C’est bien une crise de notre société à laquelle nous faisons face. Les questions environnementales, sociales, économiques, politique s’entrechoquent. L’ensemble de la planète est en pleine instabilité. La démocratie que nous avions érigé en principe protecteur des populations amènent au pouvoir de dangereux populistes qui risquent d’accentuer les crises. Lors du Congrès des Parcs naturels régionaux, le philosophe Roger-Pol Droit nous expliquait bien cette incertitude planète commandée par des instabilités diverses.
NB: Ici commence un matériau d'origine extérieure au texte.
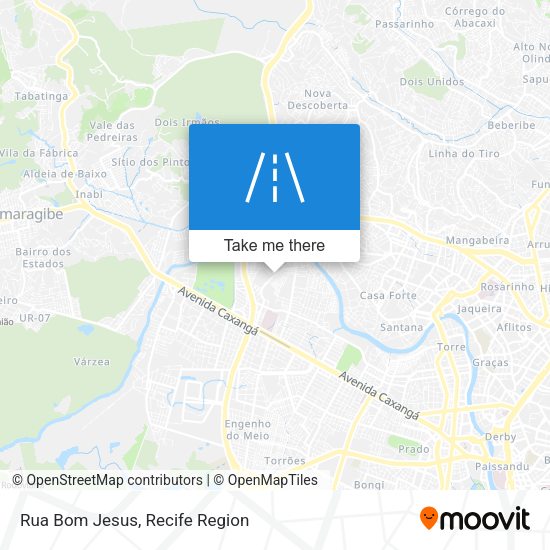 Rua Bom Jesus map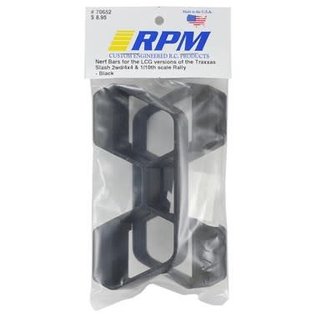 RPM R/C Products RPM70652 Black Nerf Bars for the Traxxas 1/10th scale Rally & LCG Slash 4x4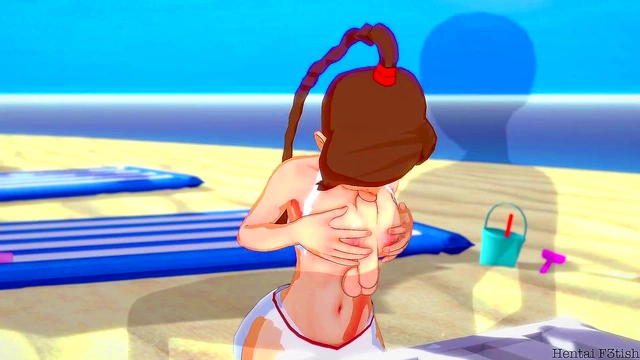 Ty Lee Gets Fucked On Public Beach With Doggy Style Creampie&Blowjob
Notre société, notre civilisation sans doute, est entrée en mutation, mais personne ne peut dire où cela nous mène. Et pour reprendre sa belle métaphore : nous allons emprunter de nouveaux chemins, certains s’avéreront être des impasses, d’autres nous permettrons de progresser. Nul ne le sait réellement…

 

Dans la rue avec les miens!

 

Même si l’enjeu nous dépasse, même si Emmanuel Macron n’est pas l’Homme de la situation, trop arrogant pour cela, je serai dans la rue avec mes concitoyens le 17 novembre prochain. Être populiste, c’est répondre aux aspirations les plus extrêmes et les plus simplistes des hommes, simplement pour leur plaire, sans hauteur de vue. Être proche de son peuple, proche des siens, c’est entendre leur désarroi, c’est accompagner leur colère, et construire ensemble des solutions qui ne soient pas simplistes, mais qui nous permettent, je l’espère d’emprunter les bons chemins, c’est ce à quoi je veux m’engager.

 

Je serai dans la rue aussi parce que je suis de gauche, responsable politique au Parti Socialiste, qui doit porter ce discours d’équilibre entre écologie et socialisme. Je me retrouve dans la position adoptée en bureau national le 6 novembre :  « Si la mobilisation citoyenne prend de l’ampleur, ce n’est pas parce que nos concitoyens sont opposés aux mesures de transition énergétique, mais parce que les augmentations s’ajoutent à une politique fiscale injuste, à des restrictions déjà imposées aux retraités, aux fonctionnaires, aux locataires, aux malades aux familles et que la produit de la surtaxation des carburants ne finance qu’à hauteur de 20% les politiques environnementales. (…) Au fond l’arnaque peut se résumer en quelques mots : au prétexte de lutter contre le réchauffement climatique, le gouvernement prélève davantage de taxes sur l’ensemble des Français pour financer les cadeaux fait à quelques-uns. »

 

Le gouvernement ne peut pas demander aux français des classes moyennes et populaires de remplir les blancs qu'il a laissé sur le territoire tout en leur demandant de mettre plus dans le pot commun. Où sont les transports en commun pratiques, moins onéreux, et plus écologiques ? Où sont les politiques de structuration du territoire d'un gouvernement qui se dit si moderne ? Où sont ses politiques de protection de la santé des agriculteurs, des consommateurs et de notre terre ? Où est sa politique, même pas à long terme mais au moins à moyen terme en ce qui concerne les français qui n'habitent pas aux centres villes des métropoles ? Nous sommes en attente, avec peu d'espoir. Et la grogne du 17 novembre parlera de ce désespoir commun des français face à cette politique qui semble n'être qu'une succession d'impasses pour eux.